• _PEDIDO 1_: Copie fielmente a passagem do texto sobre ética na advocacia que começa nas palavras "Fala-se em um" e vai até "e da Justiça.", inclusive.
• _PEDIDO 2_: Dê continuidade ao texto sobre ética na advocacia, escrevendo o que viria depois da última frase apresentada.

• _TRECHO_:
= = =

Ética no exercício da advocacia e da consultoria jurídica empresarial ambiental

28/12/2016

Por Marcelo Buzaglo Dantas e Fernanda de Oliveira Crippa - 28/12/2016

O termo “ética” advém do grego “etos”, ou “ethikos”, e significa “costume”, “propriedade do caráter”, estando diametralmente atrelado a direitos, mas, também e especialmente, a deveres.

Especificamente quanto ao exercício do Direito, através da advocacia, a ética está interligada a uma conduta profissional (deontológica, pragmática), um agir dentro dos “padrões convencionais”, socialmente aceitos; é um dos meios pelo qual o “múnus” atinente à profissão deve ser prestado, de modo a velar pela moral, prestígio, perfeito desempenho técnico da função, etc.

Fala-se em um “múnus público”, muito embora o exercício da advocacia seja exercido, não raro, de modo a zelar pelo interesse particular (cliente), tendo enraizado em sua essência um cunho social, de Justiça social.

A história do Direito sempre esteve ligada à solução de controvérsias em uma sociedade em progresso/desenvolvimento, eclodindo a figura do advogado como aquele cuja função seria a de resolução dos novos conflitos e/ou conciliação, em busca da Paz e da Justiça.

E de fato assim o é.

Gisela Gondin Ramos, comentando o estatuto da advocacia, explica que, muito embora “(...) se diga sempre que a advocacia é uma profissão liberal o termo não significa que seja ela exercida no interesse privado, exclusivamente, porque acima dele está o serviço da Justiça” (Estatuto da Advocacia: comentários e jurisprudência selecionada – Florianópolis, OAB/SC Editora, 2003, fl. 60). E continua:

O advogado é um profissional liberal, no sentido de que “ele trabalha com a sua palavra – oral ou escrita – com seus dons de exposição e de persuasão, com seus conhecimentos jurídicos”, e, neste aspecto, sua independência é absoluta.

Assim, a atuação do advogado, para o seu cliente, se dá com relação a um interesse privado. Mas esta mesma atuação tem por escopo a realização da Justiça, que é um interesse social. Ou seja, quando exerce suas atividades, o advogado atende a um interesse da própria sociedade, posto que a sua participação é fundamental para que se faça a Justiça por todos buscada. Daí dizer-se que o advogado exerce um ‘munus público’ (idem).

= = =

• _DADOS DISPONÍVEIS_:
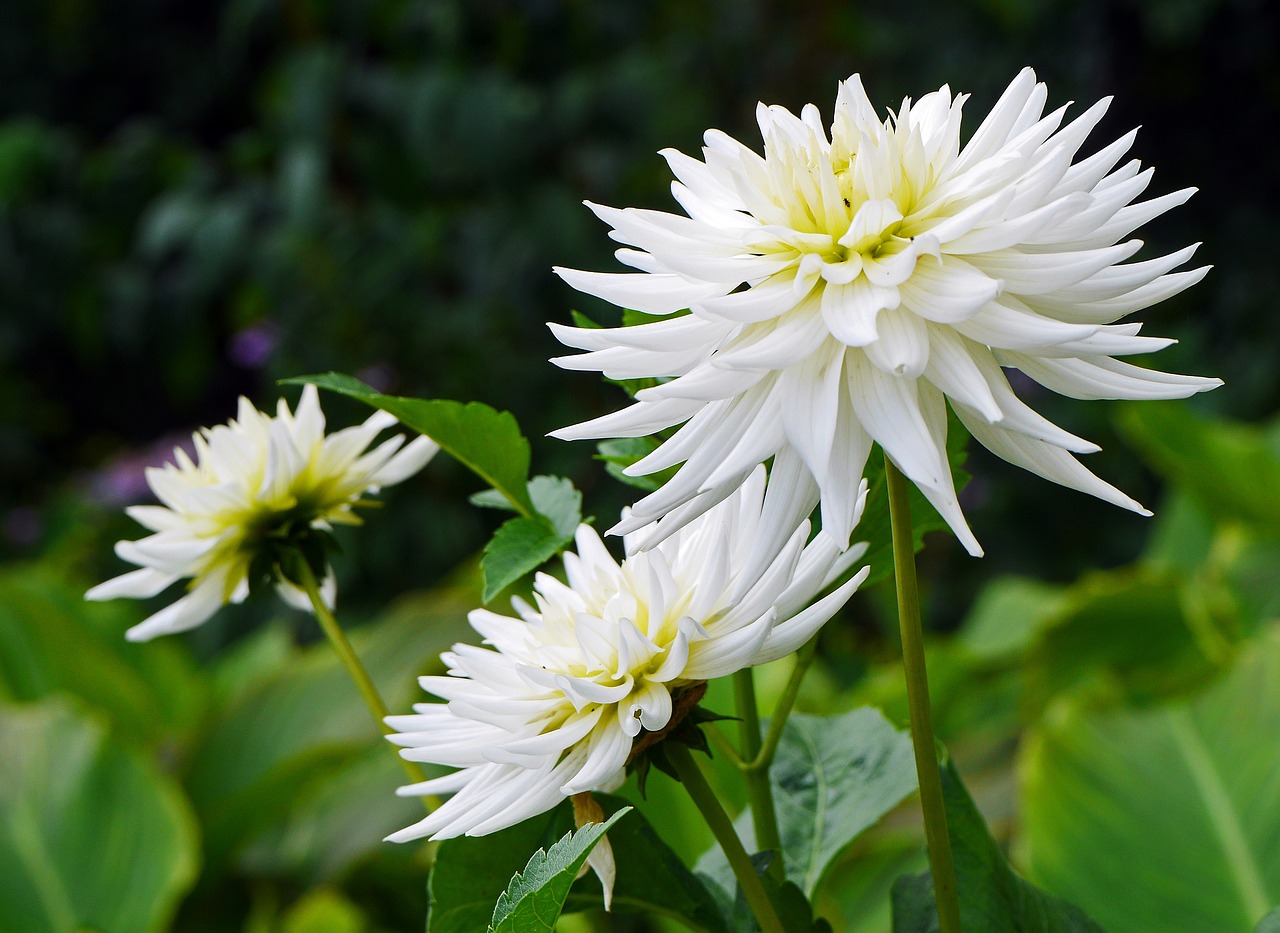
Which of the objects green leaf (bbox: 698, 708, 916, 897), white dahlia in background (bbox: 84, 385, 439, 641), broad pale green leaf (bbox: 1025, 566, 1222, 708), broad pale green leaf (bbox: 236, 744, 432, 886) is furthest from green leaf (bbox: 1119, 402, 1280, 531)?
white dahlia in background (bbox: 84, 385, 439, 641)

= = =

• _RESPOSTA ESCRITA 1_:
Fala-se em um “múnus público”, muito embora o exercício da advocacia seja exercido, não raro, de modo a zelar pelo interesse particular (cliente), tendo enraizado em sua essência um cunho social, de Justiça social.

A história do Direito sempre esteve ligada à solução de controvérsias em uma sociedade em progresso/desenvolvimento, eclodindo a figura do advogado como aquele cuja função seria a de resolução dos novos conflitos e/ou conciliação, em busca da Paz e da Justiça.

• _RESPOSTA ESCRITA 2_:
E é a fim de alcançar esse “ideal de Justiça”, essa “democracia social”, que o advogado do século XXI deve, cada vez mais, reafirmar suas concepções éticas, sobretudo em uma sociedade que evolui rapidamente, modifica-se constantemente, e, vez ou outra, corrompe-se, caminhando na contra-mão das boas condutas.

Essa ética está atrelada em saber, o profissional do direito, adequar-se às novas realidades, saber guardar pelo aperfeiçoamento da ordem jurídica de modo a garantir estabilidade à sociedade futura; é aplicar e difundir um “novo direito” sem se distanciar de velhos preceitos de moral e Justiça.

A transformação da sociedade ao longo dos tempos trouxe e traz constantes mudanças: crescimento demográfico; evolução do pensamento, da ciência humana/tecnológica/ideológica/política; desenvolvimento econômico; proliferação das cidades (grandes centros urbanos), dentre tantas outras.

É princípio da evolução humana que assim o seja. E o Direito, como sói evidente, tem o dever de acompanhar essas progressões e se adequar a elas.

Neste sentido, concebe-se a Ciência Jurídica como uma ciência dinâmica, que evolui constantemente a fim de se adequar a cada momento histórico; à necessidade de cada civilização, de cada cultura. E é através dessa dinamicidade que novos direitos vão surgindo.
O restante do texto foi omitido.